Exercise instructions: Output every record word for word.

[Stored data entries]

○ ○ ○ ○ ○

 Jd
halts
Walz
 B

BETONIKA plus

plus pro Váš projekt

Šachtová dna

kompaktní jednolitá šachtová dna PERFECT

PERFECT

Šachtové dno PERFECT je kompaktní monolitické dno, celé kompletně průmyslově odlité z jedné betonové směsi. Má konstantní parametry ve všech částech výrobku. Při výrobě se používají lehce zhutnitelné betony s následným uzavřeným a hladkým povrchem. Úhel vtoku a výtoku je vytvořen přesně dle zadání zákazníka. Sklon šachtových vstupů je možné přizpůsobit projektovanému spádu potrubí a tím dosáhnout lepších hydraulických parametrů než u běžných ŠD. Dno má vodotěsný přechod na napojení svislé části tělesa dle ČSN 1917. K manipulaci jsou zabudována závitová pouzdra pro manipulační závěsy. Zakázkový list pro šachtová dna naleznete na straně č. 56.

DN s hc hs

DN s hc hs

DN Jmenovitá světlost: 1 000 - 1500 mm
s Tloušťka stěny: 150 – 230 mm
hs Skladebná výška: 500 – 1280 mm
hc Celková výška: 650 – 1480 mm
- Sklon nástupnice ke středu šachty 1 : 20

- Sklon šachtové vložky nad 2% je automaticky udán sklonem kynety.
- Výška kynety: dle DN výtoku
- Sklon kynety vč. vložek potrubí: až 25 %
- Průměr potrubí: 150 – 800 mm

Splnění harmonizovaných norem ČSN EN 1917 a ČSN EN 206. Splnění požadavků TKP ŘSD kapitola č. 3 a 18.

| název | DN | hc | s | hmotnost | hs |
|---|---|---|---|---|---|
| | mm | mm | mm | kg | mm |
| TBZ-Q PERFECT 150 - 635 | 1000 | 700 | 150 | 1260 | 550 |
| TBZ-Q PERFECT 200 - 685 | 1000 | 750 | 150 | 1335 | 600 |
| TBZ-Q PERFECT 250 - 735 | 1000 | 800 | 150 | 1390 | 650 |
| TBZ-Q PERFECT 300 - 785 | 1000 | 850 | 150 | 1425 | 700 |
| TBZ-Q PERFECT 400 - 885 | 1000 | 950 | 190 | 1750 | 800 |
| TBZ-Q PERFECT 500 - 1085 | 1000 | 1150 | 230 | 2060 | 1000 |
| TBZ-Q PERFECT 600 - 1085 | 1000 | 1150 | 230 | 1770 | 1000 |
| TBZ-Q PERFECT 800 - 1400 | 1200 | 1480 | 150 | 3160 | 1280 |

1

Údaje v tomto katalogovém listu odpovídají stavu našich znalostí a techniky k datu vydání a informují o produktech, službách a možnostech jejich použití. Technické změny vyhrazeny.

○ ○ ○ ○ ○

Solution to this exercise:
 Jd
halts
Walz
 B

BETONIKA plus

plus pro Váš projekt

Šachtová dna

kompaktní jednolitá šachtová dna PERFECT

PERFECT

Šachtové dno PERFECT je kompaktní monolitické dno, celé kompletně průmyslově odlité z jedné betonové směsi. Má konstantní parametry ve všech částech výrobku. Při výrobě se používají lehce zhutnitelné betony s následným uzavřeným a hladkým povrchem. Úhel vtoku a výtoku je vytvořen přesně dle zadání zákazníka. Sklon šachtových vstupů je možné přizpůsobit projektovanému spádu potrubí a tím dosáhnout lepších hydraulických parametrů než u běžných ŠD. Dno má vodotěsný přechod na napojení svislé části tělesa dle ČSN 1917. K manipulaci jsou zabudována závitová pouzdra pro manipulační závěsy. Zakázkový list pro šachtová dna naleznete na straně č. 56.

DN s hc hs

DN s hc hs

DN Jmenovitá světlost: 1 000 - 1500 mm
s Tloušťka stěny: 150 – 230 mm
hs Skladebná výška: 500 – 1280 mm
hc Celková výška: 650 – 1480 mm
- Sklon nástupnice ke středu šachty 1 : 20

- Sklon šachtové vložky nad 2% je automaticky udán sklonem kynety.
- Výška kynety: dle DN výtoku
- Sklon kynety vč. vložek potrubí: až 25 %
- Průměr potrubí: 150 – 800 mm

Splnění harmonizovaných norem ČSN EN 1917 a ČSN EN 206. Splnění požadavků TKP ŘSD kapitola č. 3 a 18.

| název | DN | hc | s | hmotnost | hs |
|---|---|---|---|---|---|
| | mm | mm | mm | kg | mm |
| TBZ-Q PERFECT 150 - 635 | 1000 | 700 | 150 | 1260 | 550 |
| TBZ-Q PERFECT 200 - 685 | 1000 | 750 | 150 | 1335 | 600 |
| TBZ-Q PERFECT 250 - 735 | 1000 | 800 | 150 | 1390 | 650 |
| TBZ-Q PERFECT 300 - 785 | 1000 | 850 | 150 | 1425 | 700 |
| TBZ-Q PERFECT 400 - 885 | 1000 | 950 | 190 | 1750 | 800 |
| TBZ-Q PERFECT 500 - 1085 | 1000 | 1150 | 230 | 2060 | 1000 |
| TBZ-Q PERFECT 600 - 1085 | 1000 | 1150 | 230 | 1770 | 1000 |
| TBZ-Q PERFECT 800 - 1400 | 1200 | 1480 | 150 | 3160 | 1280 |

1

Údaje v tomto katalogovém listu odpovídají stavu našich znalostí a techniky k datu vydání a informují o produktech, službách a možnostech jejich použití. Technické změny vyhrazeny.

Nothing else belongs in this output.